• Exercise task A: In the post about the multi-threaded svn RPC server's core dumps, why does the server cache opened svn_fs_t and svn_fs_txn_t objects between RPC calls?
• Exercise task B: How would you render this sentence from the svn server post in Spanish: "The multi-threaded RPC svn server we've been working on is getting core dumps using the BDB backend."
• Exercise task C: Can you pick up the post about the svn RPC server's core dumps at the point where its text stops and keep writing it?

• Text shown:
The multi-threaded RPC svn server we've been working on is getting core dumps
using the BDB backend. I think our server is different than any of the other
svn servers (mod_dav_svn, svnserve) in that we cache opened svn_fs_t,
svn_fs_txn_t and other objects between RPC calls to save IO. The server can
serve a second RPC request with a different thread that created the svn_fs_t and
svn_fs_txn_t's, which is leading to the problem
Using svn 1.5.1 with apr 1.2.2 we can get the following stack trace:
Program terminated with signal 11, Segmentation fault.
#0 apr_pool_destroy (pool=0xf87d8348f87d8948) at memory/unix/apr_pools.c:752
752 while (pool->child)
(gdb) bt
#0 apr_pool_destroy (pool=0xf87d8348f87d8948) at memory/unix/apr_pools.c:752
#1 0x00002aaaacd2fe7b in apr_pool_destroy (pool=0x4bec82)
at memory/unix/apr_pools.c:753
#2 0x00002aaaabf55def in svn_fs_bdb__wrap_db (fs=<value optimized out>,
operation=0x2aaaabf71876 "opening 'nodes' table", db_err=0)
at subversion/libsvn_fs_base/bdb/bdb-err.c:93
#3 0x00002aaaabf5fcca in open_databases (fs=0xc352830, create=0, format=1,
path=<value optimized out>, pool=<value optimized out>)
at subversion/libsvn_fs_base/fs.c:552
#4 0x00002aaaabf602aa in base_open (fs=0xc352830,
path=0xccba078 "/opt/vnp3-production-db/repositories/pipe.lax/db",
pool=0xccb9f88, common_pool=0xc068808)
at subversion/libsvn_fs_base/fs.c:731
#5 0x00002aaaabb29eb2 in svn_fs_open (fs_p=0xccb9ff8,
path=0xccba078 "/opt/vnp3-production-db/repositories/pipe.lax/db",
fs_config=0x0, pool=0xccb9f88) at subversion/libsvn_fs/fs-loader.c:396
#6 0x00002aaaab916187 in get_repos (repos_p=0x50417ee8,
path=<value optimized out>, exclusive=0, nonblocking=0, open_fs=1,
pool=0xccb9f88) at subversion/libsvn_repos/repos.c:1322
#7 0x000000000056a17c in SvnUtil::get_svn_repos_and_fs (
repos_name=@0xc5106d0, context=@0xc5106a8, pool=@0xc5106c8)

• Data:
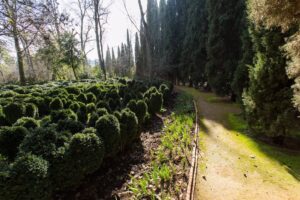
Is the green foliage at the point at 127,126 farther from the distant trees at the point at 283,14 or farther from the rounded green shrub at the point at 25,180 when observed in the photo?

• Exercise output A: The server caches those objects between RPC calls to save IO.

• Exercise output B: El servidor svn RPC multihilo en el que hemos estado trabajando está produciendo volcados de memoria al usar el backend BDB.

• Exercise output C:
at SvnUtil.cpp:131
In frame #2, we see these garbage values:
#2 0x00002aaaabf55def in svn_fs_bdb__wrap_db (fs=<value optimized out>,
operation=0x2aaaabf71876 "opening 'nodes' table", db_err=0)
at subversion/libsvn_fs_base/bdb/bdb-err.c:93
93 svn_error_clear(bfd->bdb->error_info->pending_errors);
(gdb) p bfd->bdb->error_info
$1 = (bdb_error_info_t *) 0xc28fca0
(gdb) p *bfd->bdb->error_info
$2 = {pending_errors = 0x5ace50, user_callback = 0x100000001,
refcount = 204658481}
The following patch appears to fix the issues.
There also appears to be some reference counting bugs in the bdb_error_info_t
refcount field that I believe should be removed that will fix a memory leak, but
that's separate from this issue.
[[[
In a multi-threaded environment using BDB, if one thread opens a repository,
saves the svn_fs_t, completes its work, and a second thread starts working with
the svn_fs_t, then the underlying bdb_env_baton_t's error_info points to the
first thread's bdb_error_info_t's. Additionally, if the second thread then
closes the BDB with svn_fs_bdb__close(), it'll free the error_info field that
the first thread is expecting to be valid.
Remove the error_info field from the bdb_env_baton_t and introduce a new
function for accessing it to ensure that the thread calling using the
bdb_error_info_t always works with its own copy.
* subversion/libsvn_fs_base/bdb/env.h
(bdb_env_baton_t):
Remove the error_info field.
(svn_fs_bdb__get_error_info):
New function to get a bdb_error_info_t from a bdb_env_baton_t.
* subversion/libsvn_fs_base/bdb/env.c
(svn_fs_bdb__get_error_info):
New function that wraps get_error_info() but takes a bdb_env_baton_t
instead of a bdb_env_t.
(convert_bdb_error):
No longer set the error_info field in the bdb_env_baton_t.
(svn_fs_bdb__close):
Use get_error_info() to get the bdb_error_info_t instead of
getting it directly from the structure.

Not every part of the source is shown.